В воскресенье, Алексей, Хаим и Рахель отправились в Межеричи, покупать лошадей.
Этот день запомнился им навсегда. Он был солнечным и морозным. Снег скрипел под полозьями и ногами. Дышалось легко и радостно. Рахель разрумянилась, глаза её сияли счастьем. Алёха по-глупому улыбался, впервые в жизни чувствуя себя хозяином, мужем. Было так хорошо, так радостно на душе обоим. Хотя ещё ничего между ними не было сказано, только взгляды и счастливые улыбки. Хаим, глядя на этих влюблённых, только ухмылялся в свою седеющую бороду. Но тревога за дочь, за её будущее не покидала его.
Они прикупили на конской ярмарке лошадей – вороного англичанина, высокого, с мощной грудью и тонкими ногами жеребца трёхлетку, и серую, в яблоках, донскую кобылку, ласковую и доброго нраву. Уж очень она понравилась Рахели да и Рахель ей. Домой ехали радостные, возбуждённые, всё время говорили об удачной покупке, обсуждая достоинства лошадей. Приехали домой почти затемно. С дороги сели вечерять. Как всегда Хаим и Алёха выпили водки немного, обмыли значит покупку, а Рахель им прислуживала за трапезой. Трещали в печи дрова, в полумраке было уютно и хорошо.

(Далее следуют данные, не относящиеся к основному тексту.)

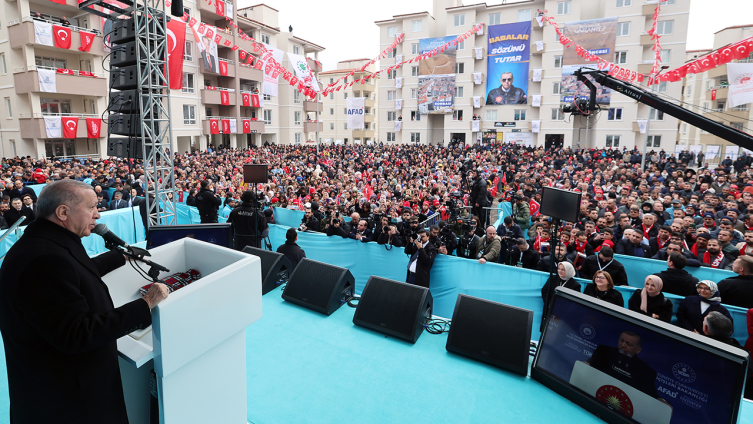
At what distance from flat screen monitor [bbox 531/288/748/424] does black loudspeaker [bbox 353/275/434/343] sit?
1201 millimetres

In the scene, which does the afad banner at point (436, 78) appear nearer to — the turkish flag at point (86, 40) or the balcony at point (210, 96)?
the balcony at point (210, 96)

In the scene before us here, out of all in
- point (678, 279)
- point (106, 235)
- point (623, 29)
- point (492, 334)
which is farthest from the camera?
point (623, 29)

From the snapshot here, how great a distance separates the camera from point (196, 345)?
200 centimetres

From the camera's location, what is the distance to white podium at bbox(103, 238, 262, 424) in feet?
6.14

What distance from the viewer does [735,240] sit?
7.03m

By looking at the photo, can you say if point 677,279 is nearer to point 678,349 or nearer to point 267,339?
point 678,349

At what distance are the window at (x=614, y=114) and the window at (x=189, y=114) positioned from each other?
3568 centimetres

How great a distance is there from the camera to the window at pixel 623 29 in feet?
108

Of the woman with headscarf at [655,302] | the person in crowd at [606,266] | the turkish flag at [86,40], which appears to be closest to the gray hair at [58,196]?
the woman with headscarf at [655,302]

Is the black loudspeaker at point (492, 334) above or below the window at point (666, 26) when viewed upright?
below

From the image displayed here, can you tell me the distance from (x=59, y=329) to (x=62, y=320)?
38 millimetres

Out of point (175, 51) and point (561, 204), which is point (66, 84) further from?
point (561, 204)

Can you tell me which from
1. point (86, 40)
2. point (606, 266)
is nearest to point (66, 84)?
point (86, 40)

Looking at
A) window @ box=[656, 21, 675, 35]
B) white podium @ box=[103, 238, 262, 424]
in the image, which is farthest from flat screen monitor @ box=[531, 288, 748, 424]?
→ window @ box=[656, 21, 675, 35]
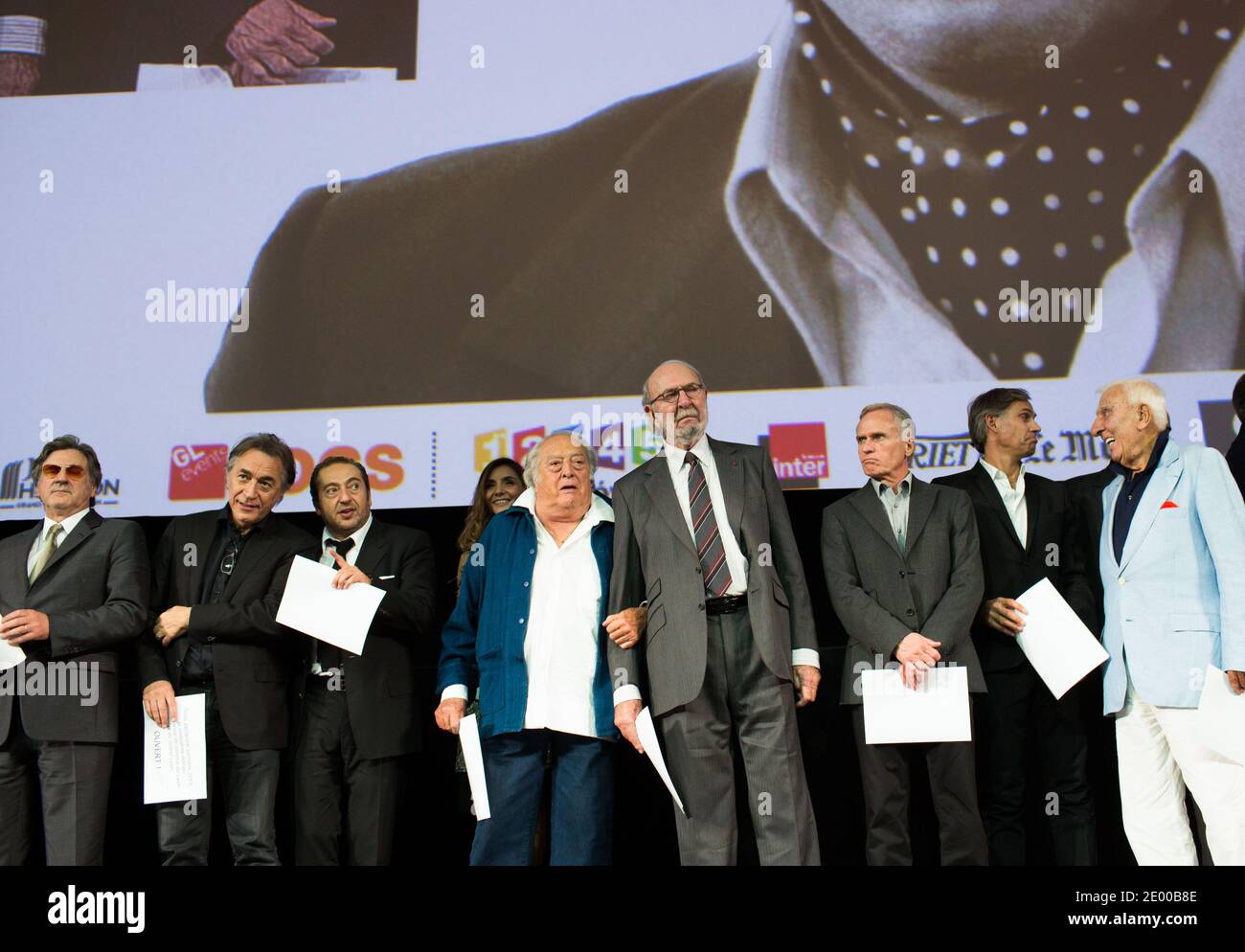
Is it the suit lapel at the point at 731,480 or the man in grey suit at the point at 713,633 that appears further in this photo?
the suit lapel at the point at 731,480

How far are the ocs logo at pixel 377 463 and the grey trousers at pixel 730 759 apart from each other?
1.68 m

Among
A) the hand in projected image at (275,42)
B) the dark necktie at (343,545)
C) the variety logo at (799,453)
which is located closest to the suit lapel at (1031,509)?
the variety logo at (799,453)

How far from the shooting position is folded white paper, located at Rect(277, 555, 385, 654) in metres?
3.55

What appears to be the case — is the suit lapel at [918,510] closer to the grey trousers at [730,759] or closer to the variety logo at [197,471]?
the grey trousers at [730,759]

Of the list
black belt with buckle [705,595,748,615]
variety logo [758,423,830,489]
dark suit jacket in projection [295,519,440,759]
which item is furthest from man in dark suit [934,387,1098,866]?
dark suit jacket in projection [295,519,440,759]

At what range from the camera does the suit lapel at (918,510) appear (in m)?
3.71

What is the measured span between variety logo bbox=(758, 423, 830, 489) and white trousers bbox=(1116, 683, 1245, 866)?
4.52ft

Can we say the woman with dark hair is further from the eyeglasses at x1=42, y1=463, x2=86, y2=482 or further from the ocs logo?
the eyeglasses at x1=42, y1=463, x2=86, y2=482

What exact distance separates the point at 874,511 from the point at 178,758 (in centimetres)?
218

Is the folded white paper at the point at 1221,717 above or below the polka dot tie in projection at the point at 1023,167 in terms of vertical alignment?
below

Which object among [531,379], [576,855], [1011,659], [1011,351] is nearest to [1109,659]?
[1011,659]

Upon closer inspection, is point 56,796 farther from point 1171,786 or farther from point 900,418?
point 1171,786

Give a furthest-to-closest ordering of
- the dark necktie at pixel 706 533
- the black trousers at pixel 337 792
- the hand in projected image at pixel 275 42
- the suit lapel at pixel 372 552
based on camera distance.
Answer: the hand in projected image at pixel 275 42 → the suit lapel at pixel 372 552 → the black trousers at pixel 337 792 → the dark necktie at pixel 706 533

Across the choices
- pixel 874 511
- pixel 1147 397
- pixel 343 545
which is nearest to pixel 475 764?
pixel 343 545
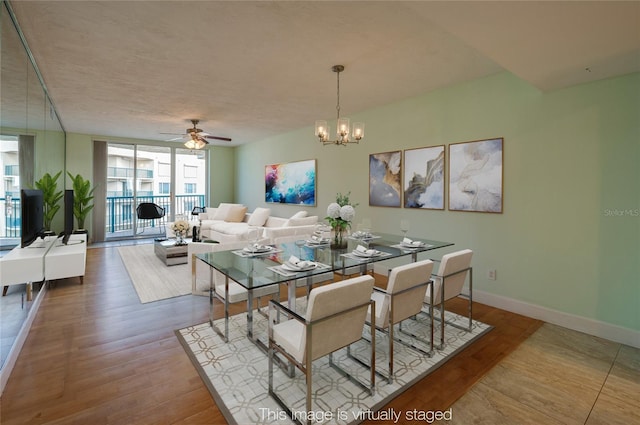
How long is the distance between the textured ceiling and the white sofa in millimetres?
1979

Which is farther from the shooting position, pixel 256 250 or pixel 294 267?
pixel 256 250

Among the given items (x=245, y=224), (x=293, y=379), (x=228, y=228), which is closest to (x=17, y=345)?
(x=293, y=379)

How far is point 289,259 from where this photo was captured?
240 cm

– Слушай, Фимка, вот что я надумал. Вот сейчас я дома, и надеюсь побыть ещё какое-то время. Пока я дома, вы все, и евреи, и холопы мои, можете чувствовать себя в полной безопасности. Но пути господа – неисповедимы. А вдруг меня призовут опять на службу, или по нужде какой предстоит мне покинуть обитель энту. Тогда вы все оказываетесь полностью беззащитными, и перед людьми государевыми и перед разбойными людишками, кои гуляют по округе нашей. И с Дону, и с Сечи, да и с Изюм городка. И я вот, что думаю. Человек я, по складу своему, военный. И, стало быть, умею командовать и обучать людишек делу воинскому. Вот как ты думаешь, могём мы создать отряды самообороны из холопов моих, да из жидов Бредских? Что ты думаешь об етом?
После некоторого молчания Хаим ответил.
– Я не очень это одобрил бы, барин. Вы, баре, да казаки – люди свободные, и, потому отчаянные и бесстрашные. Не знаю, как простые крестьяне, мужики да дворовые. А евреи не смогут воевать. Слишком в них страх глубоко засел, слишком долго их травили и унижали. Они согласны терпеть, лить слёзы по близким, драться и умирать они не смогут. Это твои иллюзии. Вот такие мы, евреи, даже за себя постоять не можем…
– Отец, почему ты от имени всех евреев говоришь? Среди нас много молодёжи, которая захотела бы преодолеть этот вечный жидовский страх, и научиться давать отпор разбойникам и душегубам!
– Вот ты, Ефим, вижу силён, духом отважен. Что бы стать воином, нужно в себе страх перебороть. Вспомнить, что все мы когда-нибудь умрём, только одни с честию, а другие с позором. Ничего не бойся и смело иди вперёд. Вот давай руку!